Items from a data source
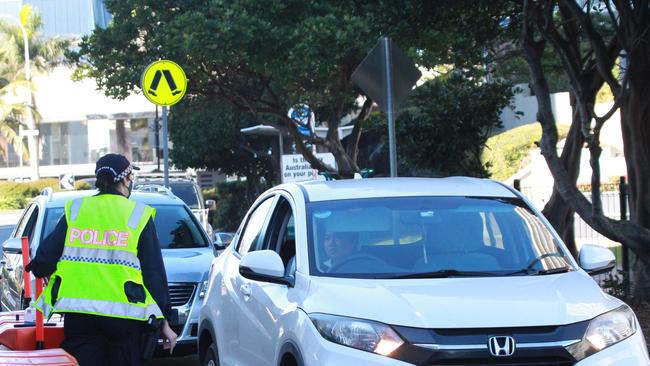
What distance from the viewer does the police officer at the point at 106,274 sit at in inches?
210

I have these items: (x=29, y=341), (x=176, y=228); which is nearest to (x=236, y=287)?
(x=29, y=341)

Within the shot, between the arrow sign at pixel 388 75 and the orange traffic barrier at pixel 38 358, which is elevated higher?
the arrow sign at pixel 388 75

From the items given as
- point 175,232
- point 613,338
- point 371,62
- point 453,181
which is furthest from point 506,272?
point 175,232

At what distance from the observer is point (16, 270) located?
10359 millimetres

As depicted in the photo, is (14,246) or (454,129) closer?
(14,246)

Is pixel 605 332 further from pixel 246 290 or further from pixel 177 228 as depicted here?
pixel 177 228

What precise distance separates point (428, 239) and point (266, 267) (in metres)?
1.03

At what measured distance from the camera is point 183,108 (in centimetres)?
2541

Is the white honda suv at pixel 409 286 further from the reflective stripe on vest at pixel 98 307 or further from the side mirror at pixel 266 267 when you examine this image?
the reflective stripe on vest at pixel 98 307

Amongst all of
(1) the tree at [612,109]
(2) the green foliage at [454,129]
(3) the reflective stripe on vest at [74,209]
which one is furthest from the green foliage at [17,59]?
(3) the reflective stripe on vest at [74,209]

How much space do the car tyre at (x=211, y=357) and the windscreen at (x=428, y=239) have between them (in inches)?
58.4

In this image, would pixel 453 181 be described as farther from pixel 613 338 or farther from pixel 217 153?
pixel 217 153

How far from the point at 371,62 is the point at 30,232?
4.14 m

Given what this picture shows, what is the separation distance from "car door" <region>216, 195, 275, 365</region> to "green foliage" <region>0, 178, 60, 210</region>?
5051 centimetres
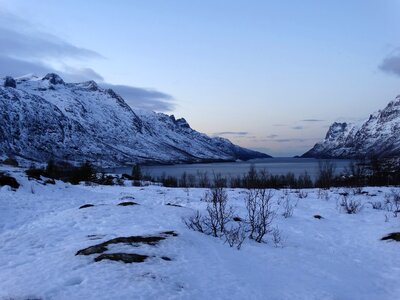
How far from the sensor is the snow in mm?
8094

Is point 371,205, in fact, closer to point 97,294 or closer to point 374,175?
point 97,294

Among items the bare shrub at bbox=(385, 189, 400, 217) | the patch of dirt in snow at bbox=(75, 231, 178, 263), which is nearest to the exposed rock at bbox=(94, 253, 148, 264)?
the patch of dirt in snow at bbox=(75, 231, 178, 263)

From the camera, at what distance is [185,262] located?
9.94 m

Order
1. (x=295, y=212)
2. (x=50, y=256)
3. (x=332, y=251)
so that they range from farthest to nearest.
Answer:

Description of the task: Rewrite the rows above, switching every "green foliage" to "green shrubbery" and changing nothing else. Leave out the pictures.

Exercise response:
What distance from the viewer does the police officer at the point at 106,274 sit at in inches?
210

I have these items: (x=29, y=341), (x=176, y=228); which is nearest to (x=236, y=287)?
(x=29, y=341)

Within the shot, between the arrow sign at pixel 388 75 and the orange traffic barrier at pixel 38 358, which is elevated higher?
the arrow sign at pixel 388 75

From the items given as
- point 175,232
- point 613,338
- point 371,62
- point 453,181
which is furthest from point 506,272?
point 175,232

At what distance from the observer is point (16, 270) located?
10359 millimetres

As depicted in the photo, is (14,246) or (454,129) closer?
(14,246)

Is pixel 605 332 further from pixel 246 290 or further from pixel 177 228 as depicted here?
pixel 177 228

What precise distance separates point (428, 239) and point (266, 267) (in metres)?
1.03

At what measured distance from the camera is point 183,108 (in centimetres)?
2541

Is the white honda suv at pixel 409 286 further from the reflective stripe on vest at pixel 98 307 or further from the side mirror at pixel 266 267 when you examine this image?
the reflective stripe on vest at pixel 98 307

Amongst all of
(1) the tree at [612,109]
(2) the green shrubbery at [454,129]
(3) the reflective stripe on vest at [74,209]
which one is furthest from the green shrubbery at [17,59]?
(3) the reflective stripe on vest at [74,209]

How much space do the car tyre at (x=211, y=357) and the windscreen at (x=428, y=239) have between them (in inches)?
58.4

In this image, would pixel 453 181 be described as farther from pixel 613 338 or farther from pixel 217 153?
pixel 217 153

How far from the point at 371,62 is the point at 30,232?
4.14 m

Given what this picture shows, what is the separation distance from "car door" <region>216, 195, 275, 365</region> to "green shrubbery" <region>0, 178, 60, 210</region>?
5051 centimetres
How far from the sensor is the snow in mm?
8094

Is point 371,205, in fact, closer to point 97,294 or closer to point 374,175?
point 97,294

Among items the bare shrub at bbox=(385, 189, 400, 217) | the patch of dirt in snow at bbox=(75, 231, 178, 263), which is nearest to the exposed rock at bbox=(94, 253, 148, 264)?
the patch of dirt in snow at bbox=(75, 231, 178, 263)

From the camera, at what distance is [185,262] located?
9.94 m

Order
1. (x=295, y=212)
2. (x=50, y=256)
3. (x=332, y=251)
so that they range from farthest to nearest.
Answer:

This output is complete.